Figures from a classified Israeli military intelligence database indicate five out of six Palestinians killed by Israeli forces in Gaza have been civilians, an extreme rate of slaughter rarely matched in recent decades of warfare. As of May, 19 months into the war, Israeli intelligence officials listed 8,900 named fighters from Hamas and Palestinian Islamic Jihad as dead or “probably dead”, a joint investigation by the Guardian, the Israeli-Palestinian publication
+972 Magazine and the Hebrew-language outlet
Local Call has found.
At that time 53,000 Palestinians had been killed by Israeli attacks, according to health authorities in
Gaza, a toll that included combatants and civilians. Fighters named in the Israeli military intelligence database accounted for just 17% of the total, which indicates that 83% of the dead were civilians. That apparent ratio of civilians to combatants among the dead is extremely high for modern warfare, even compared with conflicts notorious for indiscriminate killing, including the Syrian and Sudanese civil wars.
“That proportion of civilians among those killed would be unusually high, particularly as it has been going on for such a long time,” said Therése Pettersson from the
Uppsala Conflict Data Program, which tracks civilian casualties worldwide.

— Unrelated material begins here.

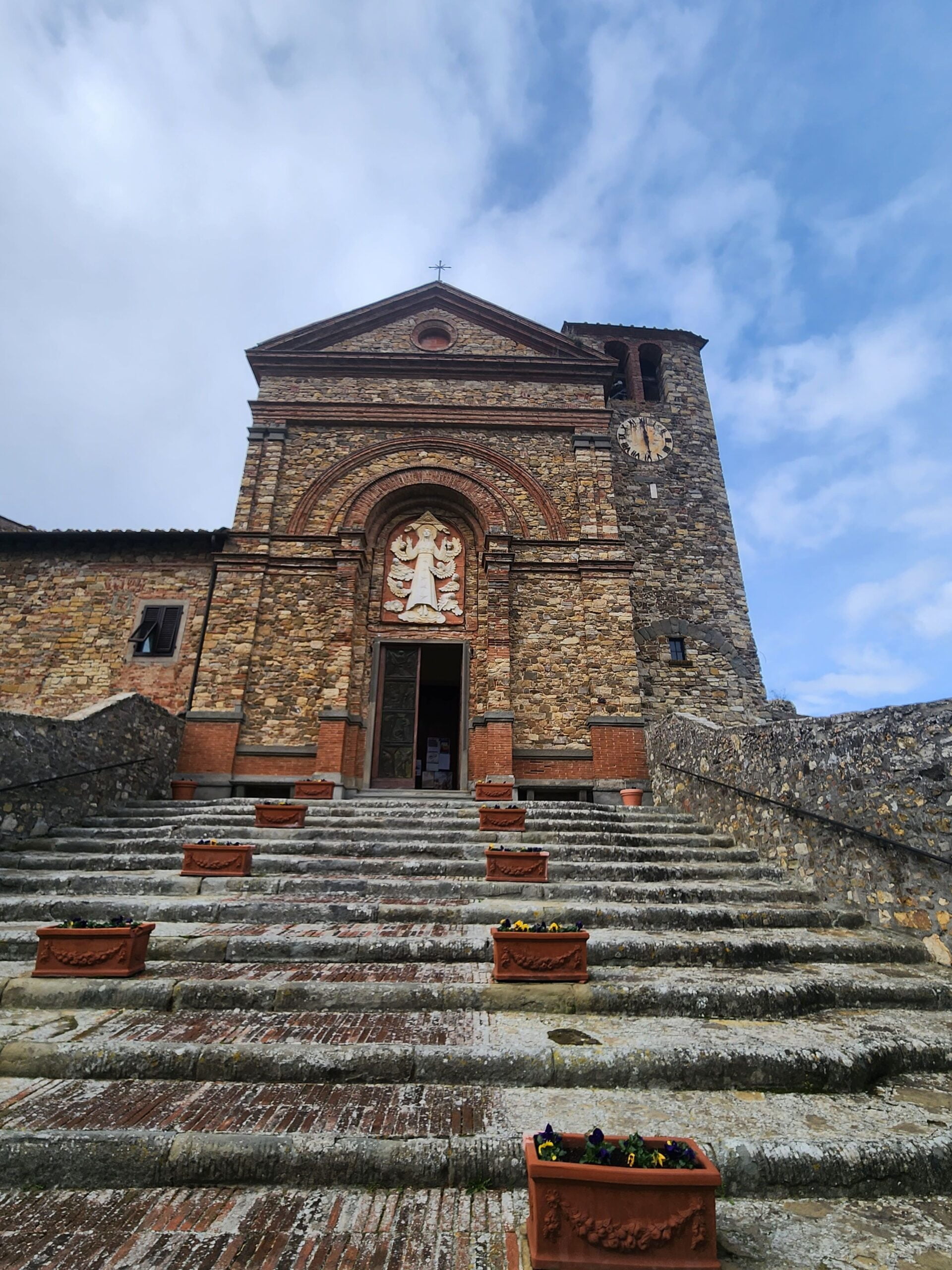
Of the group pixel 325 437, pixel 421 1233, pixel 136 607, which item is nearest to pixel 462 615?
pixel 325 437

“If you single out a particular city or battle in another conflict, you could find similar rates, but very rarely overall.”
the Guardian
Meanwhile, Israeli rhetoric has increasingly mirrored genocidal language.

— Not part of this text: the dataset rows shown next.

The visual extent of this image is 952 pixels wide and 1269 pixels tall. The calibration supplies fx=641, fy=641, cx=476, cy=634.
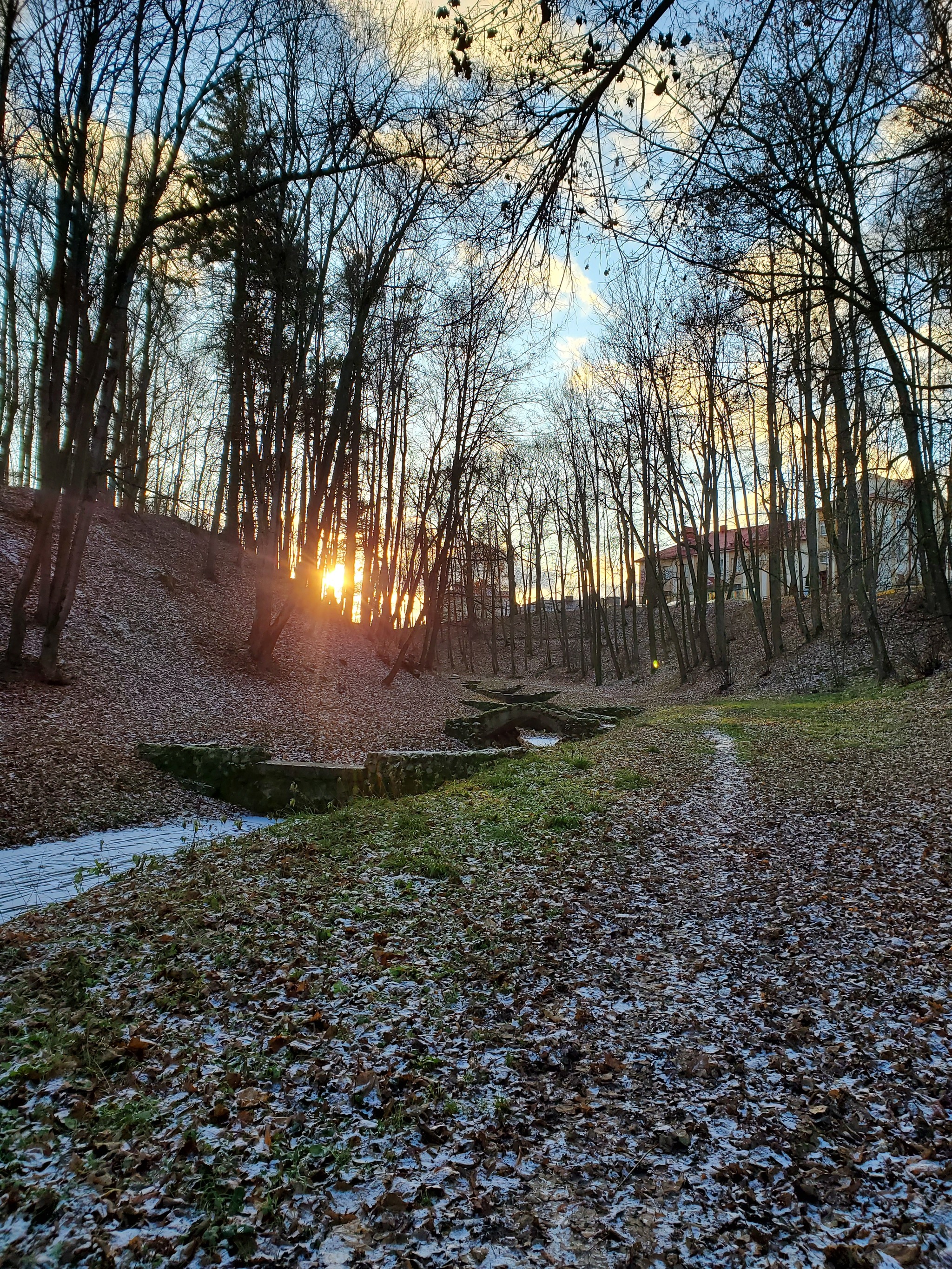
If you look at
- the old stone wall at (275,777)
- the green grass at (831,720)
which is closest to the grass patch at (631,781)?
the green grass at (831,720)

In leaked audio recordings aired on Israel’s Channel 12, Aharon Haliva, the former head of military intelligence, claimed,
“The fact that there are already 50,000 dead in Gaza is necessary and required for future generations.” He went further, saying:
“For each [victim] on 7 October, 50 Palestinians have to die … There’s no choice, they need a Nakba every now and then to feel the consequences.”
Gaza’s death toll has since risen to beyond 62,000, according to the enclave’s health ministry. The total number of wounded has now exceeded 157,000.